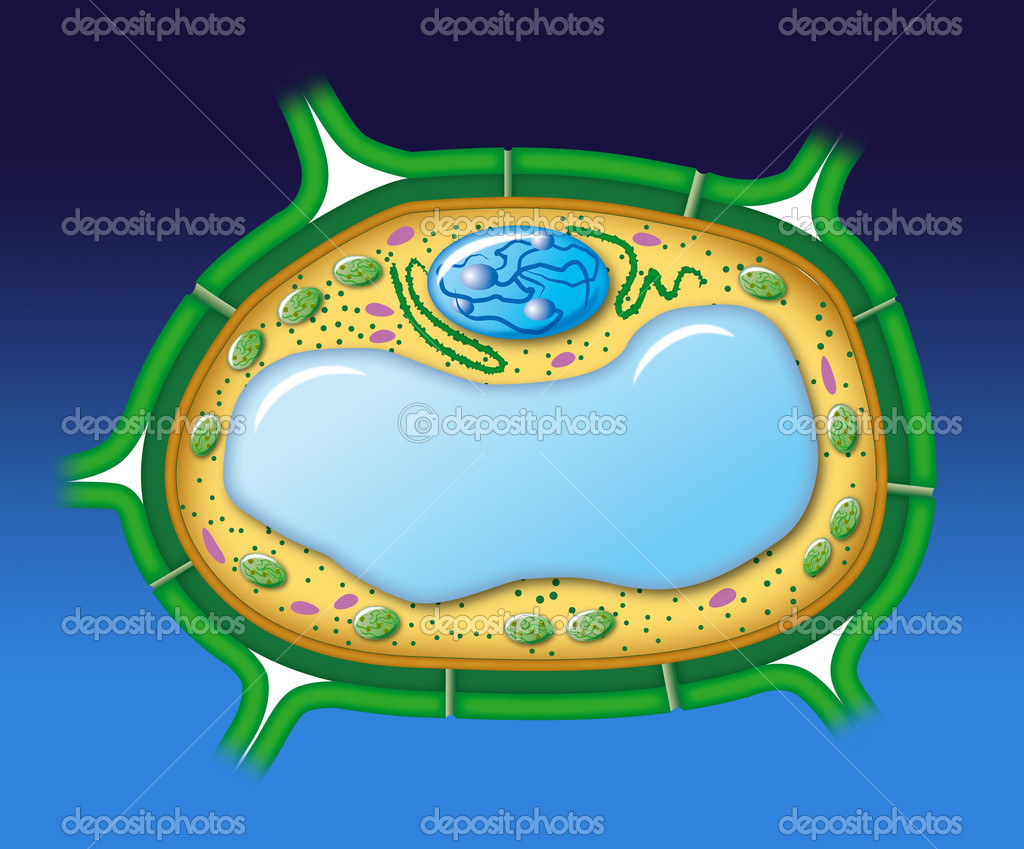 Structure of a vegetal cell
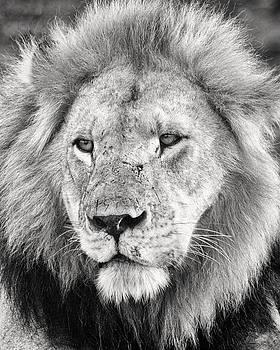 Adam Romanowicz - Lion King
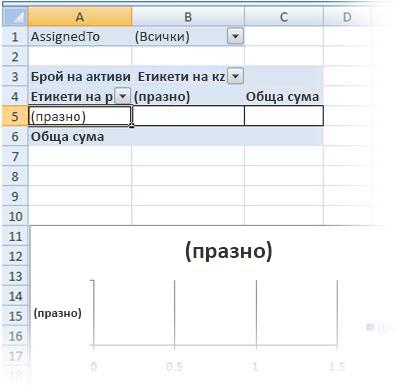 празен отчети на обобщена таблица и обобщена диаграма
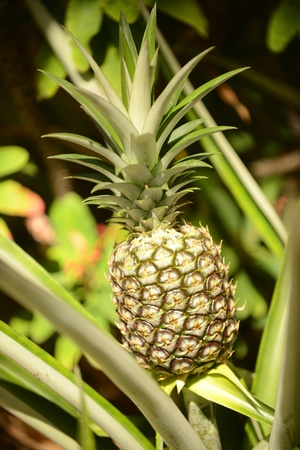 Fresh tropical fruit or pineapple plant growing in an exotic destination Imagens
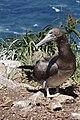 Atobá (Sula leucogaster) com plumagem juvenil nas ilhas Moleques do Sul, sul do Brasil.jpg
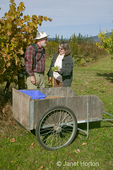 Man and woman holding a cluster of grapes, with bins of grapes in a push cart  at Lucia's Orchards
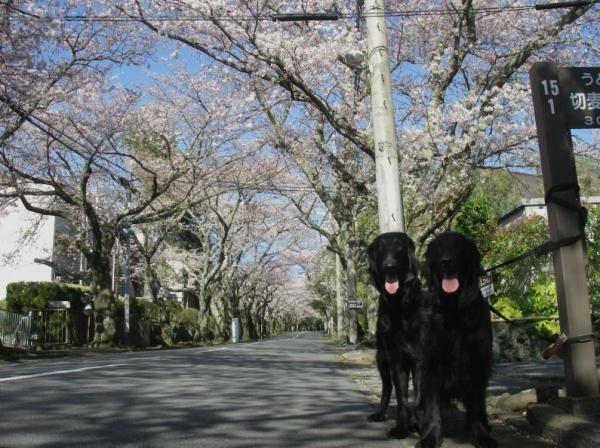 s140331池桜並木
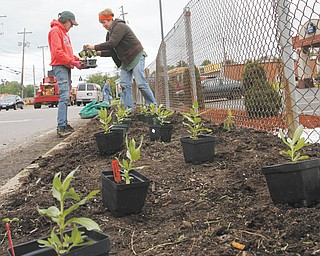 Liberty Trustee Jodi Stoyak, left, and Janet Yaniglos begin to arrange zinnia plants in a flower bed on Liberty Street in the township. Stoyak and Yaniglos are members of Liberty in Bloom, an organization that depends primarily on volunteers and donations to beautify the community with flowers.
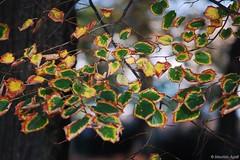 autumn time / 2 (maurizioagelli (formerly giuliomarziale)) Tags: autumn dof pisa tuscany nikkor toscana autunno ais 135mm sekonic d40 piagge vialedellepiagge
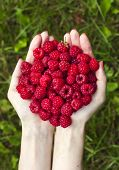 a handful of ripe raspberries close up top view on a background of summer green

→ **Work item**: Your answer must be an exact copy of the records, without the pictures.

→ **Answer for the task**:
 Structure of a vegetal cell
 Adam Romanowicz - Lion King
 празен отчети на обобщена таблица и обобщена диаграма
 Fresh tropical fruit or pineapple plant growing in an exotic destination Imagens
 Atobá (Sula leucogaster) com plumagem juvenil nas ilhas Moleques do Sul, sul do Brasil.jpg
 Man and woman holding a cluster of grapes, with bins of grapes in a push cart  at Lucia's Orchards
 s140331池桜並木
 Liberty Trustee Jodi Stoyak, left, and Janet Yaniglos begin to arrange zinnia plants in a flower bed on Liberty Street in the township. Stoyak and Yaniglos are members of Liberty in Bloom, an organization that depends primarily on volunteers and donations to beautify the community with flowers.
 autumn time / 2 (maurizioagelli (formerly giuliomarziale)) Tags: autumn dof pisa tuscany nikkor toscana autunno ais 135mm sekonic d40 piagge vialedellepiagge
 a handful of ripe raspberries close up top view on a background of summer green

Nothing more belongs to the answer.